§ **Extrait à lire**
========================================
Les propos du ministre du Logement, Julien Denormandie, qui assurait hier dans les pages du quotidien « La Croix » que les places d’hébergement ouvertes pendant le confinement seront maintenues « tant que des solutions alternatives ne seront pas trouvées », n’ont pas rassuré les associations qui redoutent que la crise sanitaire ne se transforme en « crise humanitaire ».
Un effort « significatif » de l’État
Réunies dans le Collectif des Associations Unies (CAU), 39 associations spécialisées dans le logement et la gestion des centres d’hébergement craignent que l’effort « significatif » de l’État pendant la crise pour mettre à l’abri les populations à la rue ou mal logées et celles risquant une expulsion, ne se heurte à une offre de logements trop faible pour répondre à l’ampleur de la demande.
Pendant le confinement, la trêve hivernale, qui interdit les expulsions locatives, a été prolongée et plus de 20 000 places d’hébergement sont venues compléter l’offre proposée chaque hiver. Au total, près de 180 000 places ont été mises à disposition.
Des centres dits de « desserrement » ont été également ouverts, sur tout le territoire, pour permettre l’isolement et la prise en charge médicale des cas de Covid-19 ne nécessitant pas d’hospitalisation. Ces centres « sont restés aux trois quarts vides », indique Florent Guéguen, directeur général de la Fédération des acteurs de la solidarité (FAS).
========================================
§ **Extraits de données**
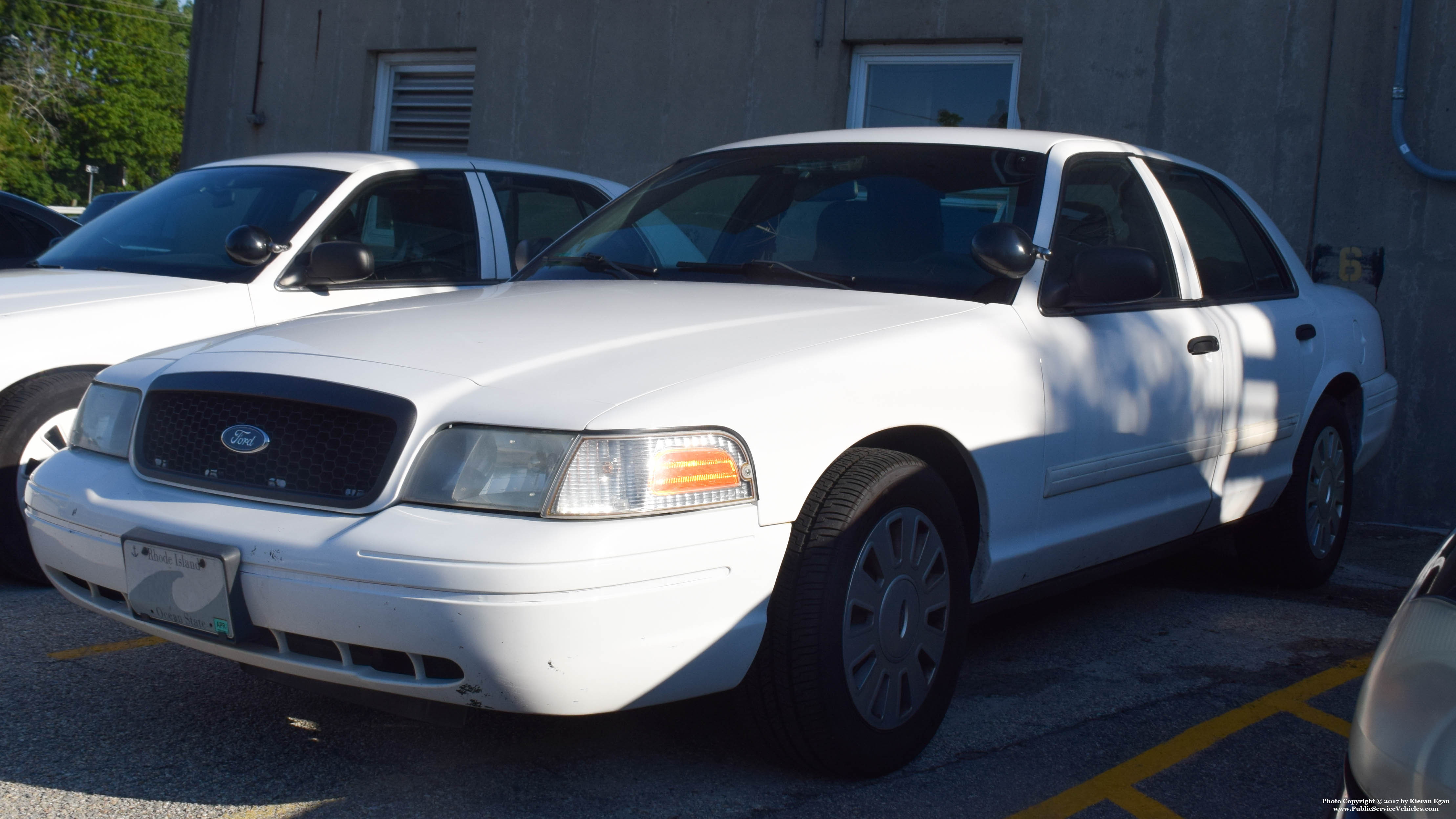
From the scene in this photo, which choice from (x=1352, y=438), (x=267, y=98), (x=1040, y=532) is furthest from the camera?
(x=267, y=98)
========================================
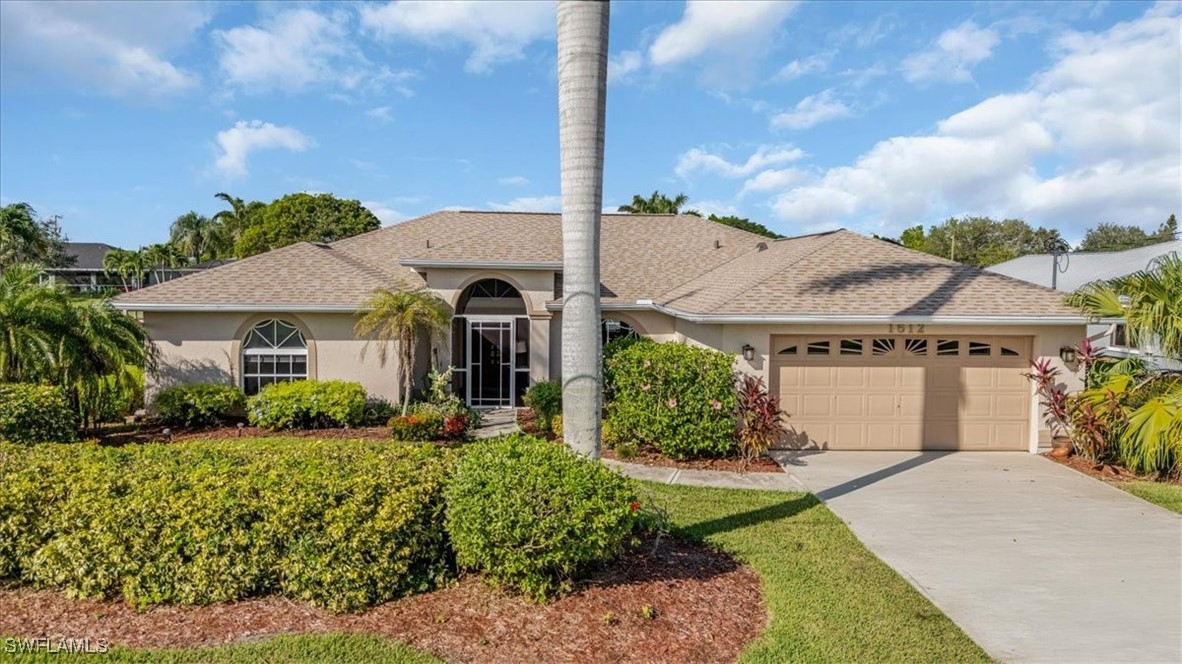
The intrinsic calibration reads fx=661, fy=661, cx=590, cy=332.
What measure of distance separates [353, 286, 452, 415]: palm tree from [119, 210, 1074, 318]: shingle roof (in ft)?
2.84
========================================
§ **Exercices**
**A)** Dans l'extrait à lire, résumez sous forme de liste le paragraphe qui commence par « Pendant le confinement, la trêve hivernale », en conservant ses faits principaux.
**B)** Répondez à ces questions à partir de l'extrait à lire :
(i) Quel est le nom du ministre du Logement ?
(ii) Combien d'associations sont réunies dans le Collectif des Associations Unies ?
(iii) Quelle fonction occupe Florent Guéguen ?
**C)** Résumez l'extrait à lire en deux phrases.

§ **Corrigé**
**A)**
- Pendant le confinement, prolongation de la trêve hivernale, qui interdit les expulsions locatives
- Plus de 20 000 places d'hébergement ajoutées à l'offre habituelle de l'hiver
- Près de 180 000 places mises à disposition au total

**B)**
(i) Julien Denormandie.
(ii) 39 associations.
(iii) Il est directeur général de la Fédération des acteurs de la solidarité (FAS).

**C)** Le ministre du Logement, Julien Denormandie, a assuré que les places d'hébergement ouvertes pendant le confinement seraient maintenues tant que des solutions alternatives ne seraient pas trouvées, mais ces propos n'ont pas rassuré les associations, qui redoutent une « crise humanitaire ». Réunies dans le Collectif des Associations Unies, 39 associations craignent que l'effort de l'État, qui a prolongé la trêve hivernale et mis à disposition près de 180 000 places, ne se heurte à une offre de logements trop faible face à la demande.